— START OF Excerpted records —

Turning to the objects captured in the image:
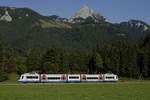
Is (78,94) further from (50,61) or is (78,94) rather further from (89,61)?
(89,61)

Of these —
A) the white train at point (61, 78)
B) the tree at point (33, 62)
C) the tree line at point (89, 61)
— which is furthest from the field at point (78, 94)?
the tree at point (33, 62)

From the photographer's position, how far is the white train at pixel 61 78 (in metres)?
127

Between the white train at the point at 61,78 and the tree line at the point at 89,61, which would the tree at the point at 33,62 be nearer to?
the tree line at the point at 89,61

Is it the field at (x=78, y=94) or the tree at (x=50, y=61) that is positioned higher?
the tree at (x=50, y=61)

— END OF Excerpted records —

Stated exercise: Copy out all of the rows above word for word, leaving out the pictures.

Final result:
Turning to the objects captured in the image:
Is (78,94) further from (50,61) or is (78,94) rather further from (89,61)?
(89,61)

Of these —
A) the white train at point (61, 78)
B) the tree at point (33, 62)
C) the tree line at point (89, 61)
— which is furthest from the field at point (78, 94)?
the tree at point (33, 62)

From the photographer's position, how far is the white train at pixel 61 78 (in metres)?
127

Between the white train at the point at 61,78 and the tree line at the point at 89,61, which would the tree at the point at 33,62 be nearer to?
the tree line at the point at 89,61

Is it the field at (x=78, y=94) or the tree at (x=50, y=61) that is positioned higher?
the tree at (x=50, y=61)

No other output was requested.